■ **What to produce**: Recast the stretch from the line containing "Observing the pictured" through the line containing "the dirt path at (x=193, y=186) <", both included, as a JSON list of strings with one string per line and blank lines left out.

■ **Extracted records**:
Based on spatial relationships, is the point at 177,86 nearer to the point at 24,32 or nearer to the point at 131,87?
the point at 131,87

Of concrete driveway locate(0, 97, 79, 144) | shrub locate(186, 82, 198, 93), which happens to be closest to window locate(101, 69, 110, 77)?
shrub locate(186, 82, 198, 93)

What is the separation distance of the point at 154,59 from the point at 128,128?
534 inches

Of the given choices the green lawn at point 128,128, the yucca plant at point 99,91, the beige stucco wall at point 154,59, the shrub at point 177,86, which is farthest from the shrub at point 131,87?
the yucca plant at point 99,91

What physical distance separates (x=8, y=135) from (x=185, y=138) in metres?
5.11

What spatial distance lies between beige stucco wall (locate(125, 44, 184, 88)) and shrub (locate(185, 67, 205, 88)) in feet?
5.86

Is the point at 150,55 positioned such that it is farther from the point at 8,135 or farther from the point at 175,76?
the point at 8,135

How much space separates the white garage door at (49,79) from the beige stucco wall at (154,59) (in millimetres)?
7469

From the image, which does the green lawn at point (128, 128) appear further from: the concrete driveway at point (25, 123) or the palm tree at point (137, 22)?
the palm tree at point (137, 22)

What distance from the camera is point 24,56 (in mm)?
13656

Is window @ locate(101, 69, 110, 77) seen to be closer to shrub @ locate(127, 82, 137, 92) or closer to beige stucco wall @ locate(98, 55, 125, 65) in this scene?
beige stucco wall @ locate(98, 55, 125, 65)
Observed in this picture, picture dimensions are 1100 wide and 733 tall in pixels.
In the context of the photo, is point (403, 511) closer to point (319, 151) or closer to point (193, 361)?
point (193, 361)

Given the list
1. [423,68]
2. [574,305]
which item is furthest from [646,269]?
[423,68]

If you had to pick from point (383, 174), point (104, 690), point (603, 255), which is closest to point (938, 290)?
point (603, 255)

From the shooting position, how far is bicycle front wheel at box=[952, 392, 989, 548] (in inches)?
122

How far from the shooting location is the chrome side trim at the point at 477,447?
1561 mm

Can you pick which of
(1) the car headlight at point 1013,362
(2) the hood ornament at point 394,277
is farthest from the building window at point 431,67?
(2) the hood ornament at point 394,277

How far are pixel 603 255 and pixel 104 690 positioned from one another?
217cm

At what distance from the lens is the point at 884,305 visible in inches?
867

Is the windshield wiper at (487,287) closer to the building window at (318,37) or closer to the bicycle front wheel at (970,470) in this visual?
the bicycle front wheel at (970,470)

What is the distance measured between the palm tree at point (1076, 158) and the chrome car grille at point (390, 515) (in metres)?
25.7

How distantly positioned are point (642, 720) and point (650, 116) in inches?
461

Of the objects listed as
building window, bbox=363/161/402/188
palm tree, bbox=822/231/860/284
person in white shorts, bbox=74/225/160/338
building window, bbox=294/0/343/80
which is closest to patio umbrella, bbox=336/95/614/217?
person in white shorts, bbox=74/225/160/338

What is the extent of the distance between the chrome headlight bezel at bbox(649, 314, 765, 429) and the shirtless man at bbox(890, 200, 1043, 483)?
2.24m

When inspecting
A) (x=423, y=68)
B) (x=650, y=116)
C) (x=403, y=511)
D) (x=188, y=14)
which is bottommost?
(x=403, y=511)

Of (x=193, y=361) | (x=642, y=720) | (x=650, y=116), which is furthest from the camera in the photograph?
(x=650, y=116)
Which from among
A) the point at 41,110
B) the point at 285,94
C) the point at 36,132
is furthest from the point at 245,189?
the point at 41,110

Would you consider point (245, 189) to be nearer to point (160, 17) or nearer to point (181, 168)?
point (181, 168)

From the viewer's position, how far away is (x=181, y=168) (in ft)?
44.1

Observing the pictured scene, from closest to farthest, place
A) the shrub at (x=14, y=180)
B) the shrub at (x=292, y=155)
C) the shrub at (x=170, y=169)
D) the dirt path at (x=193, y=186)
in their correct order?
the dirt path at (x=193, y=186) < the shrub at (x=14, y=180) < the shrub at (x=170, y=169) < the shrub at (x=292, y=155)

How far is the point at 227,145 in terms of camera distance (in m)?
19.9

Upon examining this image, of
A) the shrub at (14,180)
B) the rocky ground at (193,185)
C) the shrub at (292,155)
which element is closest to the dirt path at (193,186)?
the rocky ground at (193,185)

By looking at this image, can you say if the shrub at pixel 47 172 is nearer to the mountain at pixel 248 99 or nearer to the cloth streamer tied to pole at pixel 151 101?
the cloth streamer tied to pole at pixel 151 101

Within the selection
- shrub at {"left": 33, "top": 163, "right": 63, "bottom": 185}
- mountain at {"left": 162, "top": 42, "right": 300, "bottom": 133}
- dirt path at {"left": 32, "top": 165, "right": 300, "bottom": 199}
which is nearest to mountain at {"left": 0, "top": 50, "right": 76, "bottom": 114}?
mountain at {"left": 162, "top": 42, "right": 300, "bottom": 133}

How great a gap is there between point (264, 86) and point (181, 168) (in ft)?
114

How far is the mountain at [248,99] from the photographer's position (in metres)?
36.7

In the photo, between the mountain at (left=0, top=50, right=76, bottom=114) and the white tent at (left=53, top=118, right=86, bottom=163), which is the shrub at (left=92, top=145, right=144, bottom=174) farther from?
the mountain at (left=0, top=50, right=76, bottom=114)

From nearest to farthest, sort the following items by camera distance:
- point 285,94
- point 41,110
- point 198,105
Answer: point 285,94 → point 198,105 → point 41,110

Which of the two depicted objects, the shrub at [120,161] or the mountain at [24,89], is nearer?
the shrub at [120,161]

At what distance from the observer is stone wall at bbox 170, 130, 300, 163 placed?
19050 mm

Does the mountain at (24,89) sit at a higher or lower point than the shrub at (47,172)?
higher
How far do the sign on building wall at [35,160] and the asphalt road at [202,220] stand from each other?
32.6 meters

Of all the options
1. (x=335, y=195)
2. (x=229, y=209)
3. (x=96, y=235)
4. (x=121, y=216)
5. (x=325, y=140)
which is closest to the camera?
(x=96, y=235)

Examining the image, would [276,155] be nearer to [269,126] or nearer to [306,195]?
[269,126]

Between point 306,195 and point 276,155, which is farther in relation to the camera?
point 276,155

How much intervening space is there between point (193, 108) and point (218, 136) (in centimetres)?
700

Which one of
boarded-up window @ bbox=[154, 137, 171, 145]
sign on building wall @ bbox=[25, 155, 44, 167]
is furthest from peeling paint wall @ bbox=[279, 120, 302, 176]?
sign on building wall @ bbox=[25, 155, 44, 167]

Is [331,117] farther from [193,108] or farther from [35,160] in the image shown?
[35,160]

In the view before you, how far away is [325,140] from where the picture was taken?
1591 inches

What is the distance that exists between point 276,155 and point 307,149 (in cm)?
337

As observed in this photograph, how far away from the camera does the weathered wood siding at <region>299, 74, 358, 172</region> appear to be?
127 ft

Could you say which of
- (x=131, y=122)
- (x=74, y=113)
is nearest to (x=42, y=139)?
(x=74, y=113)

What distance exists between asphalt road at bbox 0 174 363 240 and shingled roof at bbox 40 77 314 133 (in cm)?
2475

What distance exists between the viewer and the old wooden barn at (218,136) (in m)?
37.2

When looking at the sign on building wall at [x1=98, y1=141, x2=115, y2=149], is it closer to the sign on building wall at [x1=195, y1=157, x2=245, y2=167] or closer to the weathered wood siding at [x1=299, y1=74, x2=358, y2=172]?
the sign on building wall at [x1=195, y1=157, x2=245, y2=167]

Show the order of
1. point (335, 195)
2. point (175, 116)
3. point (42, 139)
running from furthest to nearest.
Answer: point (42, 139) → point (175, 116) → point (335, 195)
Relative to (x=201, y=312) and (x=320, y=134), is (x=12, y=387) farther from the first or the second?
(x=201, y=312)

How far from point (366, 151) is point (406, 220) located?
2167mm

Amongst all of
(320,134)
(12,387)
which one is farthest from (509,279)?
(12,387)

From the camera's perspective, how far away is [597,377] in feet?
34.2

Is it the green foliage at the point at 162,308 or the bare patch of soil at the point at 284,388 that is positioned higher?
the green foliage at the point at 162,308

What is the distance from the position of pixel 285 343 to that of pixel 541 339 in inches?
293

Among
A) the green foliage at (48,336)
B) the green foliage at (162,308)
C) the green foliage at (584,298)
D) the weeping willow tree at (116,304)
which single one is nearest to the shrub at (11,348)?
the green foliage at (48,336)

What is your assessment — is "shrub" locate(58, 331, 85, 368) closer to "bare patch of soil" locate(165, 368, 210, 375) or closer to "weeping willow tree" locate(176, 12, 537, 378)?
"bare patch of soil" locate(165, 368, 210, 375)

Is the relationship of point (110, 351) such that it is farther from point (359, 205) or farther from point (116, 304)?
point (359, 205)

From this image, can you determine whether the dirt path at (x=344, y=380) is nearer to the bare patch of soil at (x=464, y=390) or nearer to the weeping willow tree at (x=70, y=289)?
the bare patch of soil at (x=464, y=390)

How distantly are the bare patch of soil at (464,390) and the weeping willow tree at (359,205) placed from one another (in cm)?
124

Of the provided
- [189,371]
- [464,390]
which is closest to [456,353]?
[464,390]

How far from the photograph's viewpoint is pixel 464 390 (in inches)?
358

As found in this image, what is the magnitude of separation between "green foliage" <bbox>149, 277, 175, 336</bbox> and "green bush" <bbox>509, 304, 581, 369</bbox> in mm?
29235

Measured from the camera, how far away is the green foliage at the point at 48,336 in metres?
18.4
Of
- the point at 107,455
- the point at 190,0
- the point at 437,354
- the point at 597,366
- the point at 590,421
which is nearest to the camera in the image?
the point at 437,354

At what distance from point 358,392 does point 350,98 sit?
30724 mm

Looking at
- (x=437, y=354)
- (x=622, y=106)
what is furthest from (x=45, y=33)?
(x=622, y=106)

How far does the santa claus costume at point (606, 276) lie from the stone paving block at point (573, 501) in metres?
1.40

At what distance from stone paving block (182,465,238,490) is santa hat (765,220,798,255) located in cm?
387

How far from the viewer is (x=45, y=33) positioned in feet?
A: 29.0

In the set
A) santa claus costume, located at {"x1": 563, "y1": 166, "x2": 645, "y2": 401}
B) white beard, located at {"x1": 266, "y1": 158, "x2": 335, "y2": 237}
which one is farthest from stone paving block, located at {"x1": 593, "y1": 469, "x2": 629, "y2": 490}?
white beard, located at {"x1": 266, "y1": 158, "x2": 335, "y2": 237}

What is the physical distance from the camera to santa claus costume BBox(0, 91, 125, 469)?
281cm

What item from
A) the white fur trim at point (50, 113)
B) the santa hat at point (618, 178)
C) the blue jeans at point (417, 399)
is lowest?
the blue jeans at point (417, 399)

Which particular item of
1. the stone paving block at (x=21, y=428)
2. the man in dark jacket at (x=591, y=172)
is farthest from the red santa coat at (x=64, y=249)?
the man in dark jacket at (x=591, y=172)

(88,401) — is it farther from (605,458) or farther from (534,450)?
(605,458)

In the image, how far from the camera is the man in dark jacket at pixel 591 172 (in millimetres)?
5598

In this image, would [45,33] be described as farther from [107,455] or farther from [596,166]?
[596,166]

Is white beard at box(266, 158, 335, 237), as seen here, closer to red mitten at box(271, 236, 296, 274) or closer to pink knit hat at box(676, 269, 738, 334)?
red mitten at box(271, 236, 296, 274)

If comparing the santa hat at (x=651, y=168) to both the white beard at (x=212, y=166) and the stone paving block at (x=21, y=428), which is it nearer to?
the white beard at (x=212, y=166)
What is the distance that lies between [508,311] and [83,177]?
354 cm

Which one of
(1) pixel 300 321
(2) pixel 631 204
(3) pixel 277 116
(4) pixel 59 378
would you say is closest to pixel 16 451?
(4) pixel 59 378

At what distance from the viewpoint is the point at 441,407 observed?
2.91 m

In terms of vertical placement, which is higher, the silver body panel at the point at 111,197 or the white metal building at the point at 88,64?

■ **Output for this task**:
[
  "Observing the pictured scene, from closest to farthest, place",
  "A) the shrub at (x=14, y=180)",
  "B) the shrub at (x=292, y=155)",
  "C) the shrub at (x=170, y=169)",
  "D) the dirt path at (x=193, y=186)",
  "in their correct order?",
  "the dirt path at (x=193, y=186) < the shrub at (x=14, y=180) < the shrub at (x=170, y=169) < the shrub at (x=292, y=155)"
]